I'm very tempted to ask questions about what's coming...divorce papers, etc, or if he can forgive me. How can this one act ruin everything. If I know him like I think I do, then I can guarantee that he was escalating the situation last night. Perhaps even taunting me. I do remember going to bed feeling threatened and unsafe. 
I feel like I'm being manipulated and I don't know exactly how to stop it.


----------



## daisygirl 41 (Aug 5, 2011)

Is also suggest giving up the drink!
_Posted via Mobile Device_


----------



## muchoconfuso (Sep 22, 2012)

daisygirl 41 said:


> Is also suggest giving up the drink!
> _Posted via Mobile Device_


I couldn't agree more! 
(I rarely drink, and have bad results when I do.) Not a good reason, but sometimes I just feel so frustrated with my husband drinking week after week, that I just want to give in and have a release. But it definitely does not pay. It's never worth it. I wish I had been smarter. It's too late now. 

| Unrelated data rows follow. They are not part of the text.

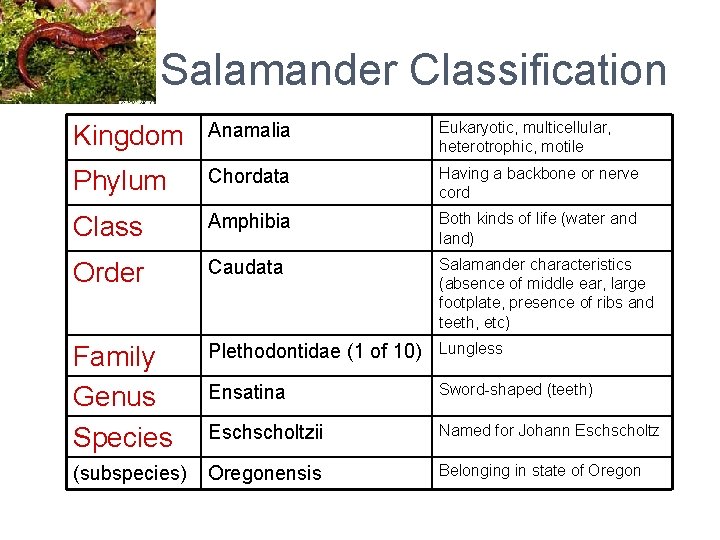 Salamander Classification

| Kingdom | Anamalia | Eukaryotic, multicellular, heterotrophic, motile |
|---|---|---|
| Phylum | Chordata | Having a backbone or nerve cord |
| Class | Amphibia | Both kinds of life (water and land) |
| Order | Caudata | Salamander characteristics (absence of middle ear, large footplate, presence of ribs and teeth, etc) |
| Family | Plethodontidae (1 of 10) | Lungless |
| Genus | Ensatina | Sword-shaped (teeth) |
| Species | Eschscholtzii | Named for Johann Eschscholtz |
| (subspecies) | Oregonensis | Belonging in state of Oregon |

Could I have really done anything that bad, why will he not tell me?


----------



## daisygirl 41 (Aug 5, 2011)

If it was that bad I'm sure he would have told you what it was!
Maybe you didn't do anything?
Is there a chance he's playing mind games with you?
_Posted via Mobile Device_


----------



## muchoconfuso (Sep 22, 2012)

I do feel like he's playing mind games. What's the point?


----------



## muchoconfuso (Sep 22, 2012)

and why would this be the final straw(for him). I'm thinking he's embarrassed and that I didn't do anything too terrible. The worst I can think is that I may have expressed frustration with our marriage or his health problems.


----------